In its report, titled “Unlocking the Potential of Physician-to-Patient Telehealth Services,” ITIF describes the several types of telehealth services, including:

  • Real-time services, where providers interact with patients via two-way video conferencing, online text-based chats and messaging, and the telephone to provide clinical services as a substitute for in-person encounters.
  • “Store-and-forward” services, where providers analyze clinical data after they have been collected using asynchronous communications tools such as email.
  • Remote monitoring services, where providers use IT to remotely monitor and collect data on the health of patients while in their residence or care facility. For example, patients may use in-home monitoring to track indicators such as their weight, blood pressure, and heart rate.

Scope of the Report

For purposes of its report, however, ITIF refers to telehealth as “health care services provided directly to patients using telecommunications technology, including the Internet and the telephone.” Therefore, the report focuses primarily on physician-to-patient services by which patients receive physician care from home, at work, or any location other than a doctor’s office. The authors note that important telemedicine services such as teleradiology (where a radiology specialist provides a service to another physician), mobile apps, smart pill bottles, and other Internet-connected devices that help consumers manage their care, send them alerts, and provide them educational resources are not a focus of the report.

Telehealth Benefits

According to the report, the benefits from telehealth may include the following: (1) connecting doctors with patients without diminishing the quality of care the patients receive, and in some cases, even improving it; (2) using videoconferencing and remote monitoring to increase efficiency and convenience for both physicians and patients; and (3) decreasing health care costs by improving the quality of care and keeping those with chronic illnesses stable and out of hospitals.

Barriers to Telehealth

The report sees the following as barriers to implementation of telehealth: (1) state medical boards defining the standard of care that physicians must provide to patients; (2) state licensing boards establishing the conditions under which health care providers may practice within their state; (3) the lack of consistent health insurance reimbursement policies for telehealth services; and (4) interoperability, or the ability of physicians to access the electronic health records of their patients and share these records with other health care providers.

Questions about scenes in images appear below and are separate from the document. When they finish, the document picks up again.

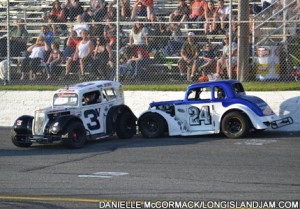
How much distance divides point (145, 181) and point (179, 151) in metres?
3.74

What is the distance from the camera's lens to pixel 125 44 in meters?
22.1

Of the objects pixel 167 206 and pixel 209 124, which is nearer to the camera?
pixel 167 206

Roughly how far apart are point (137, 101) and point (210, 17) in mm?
3134

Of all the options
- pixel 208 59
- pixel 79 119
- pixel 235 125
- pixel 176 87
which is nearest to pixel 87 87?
pixel 79 119

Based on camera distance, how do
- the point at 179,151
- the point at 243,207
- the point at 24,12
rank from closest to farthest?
1. the point at 243,207
2. the point at 179,151
3. the point at 24,12

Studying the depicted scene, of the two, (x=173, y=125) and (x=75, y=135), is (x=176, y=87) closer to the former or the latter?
(x=173, y=125)

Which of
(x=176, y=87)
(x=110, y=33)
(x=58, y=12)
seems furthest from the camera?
(x=58, y=12)

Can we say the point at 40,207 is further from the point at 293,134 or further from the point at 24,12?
the point at 24,12

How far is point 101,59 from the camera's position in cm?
2223

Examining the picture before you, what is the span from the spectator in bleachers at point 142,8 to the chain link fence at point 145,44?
30 millimetres

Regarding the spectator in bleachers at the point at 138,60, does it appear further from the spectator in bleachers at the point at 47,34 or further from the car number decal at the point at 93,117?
the car number decal at the point at 93,117

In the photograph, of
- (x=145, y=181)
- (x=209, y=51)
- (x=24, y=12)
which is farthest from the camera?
(x=24, y=12)

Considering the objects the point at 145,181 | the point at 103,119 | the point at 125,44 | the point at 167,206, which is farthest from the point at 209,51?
the point at 167,206

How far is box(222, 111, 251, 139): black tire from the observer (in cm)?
1816
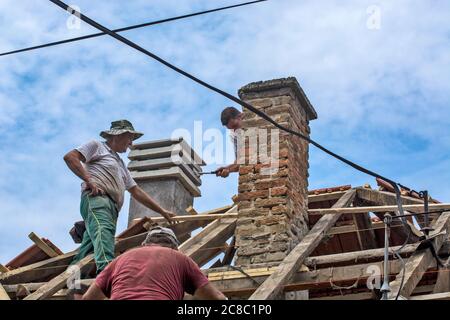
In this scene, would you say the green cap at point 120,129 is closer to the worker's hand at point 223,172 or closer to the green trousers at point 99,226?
the green trousers at point 99,226

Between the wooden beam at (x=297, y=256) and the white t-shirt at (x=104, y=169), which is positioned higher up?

ITIF concludes that government regulations and policies have not kept pace with teleheath and that certain barriers must be overcome before patients can fully enjoy the benefits of the new technology. The report recommends the following specific actions by lawmakers: (1) adopting a standard definition for telehealth; (2) establishing a single, national license for telehealth providers; (3) creating technology-neutral insurance payment policies; (4) promoting interoperability among state prescription drug monitoring programs; and (5) funding research to continually improve the quality and lower the cost of telehealth programs.

Specific Legislation to Consider

To address the adoption of a standard definition for telehealth, the report recommends that Congress create a federal standard for telehealth that states could then adopt. According to the report, H.R. 3750, the Telehealth Modernization Act of 2013, would do this by defining telehealth to include health care delivered by real-time video, secure chat, secure email, or telephone. The legislation would also specify conditions under which health care providers licensed in a state would be allowed to provide telehealth services.

The report also recommends circumventing the state licensing requirements by passage of H.R. 3077, the TELE-MED Act, which would allow Medicare providers licensed in one state to provide services to Medicare beneficiaries in another.

ITIF is a think tank whose stated mission is to formulate and promote public policies to advance technological innovation and productivity internationally, in Washington, and in the states.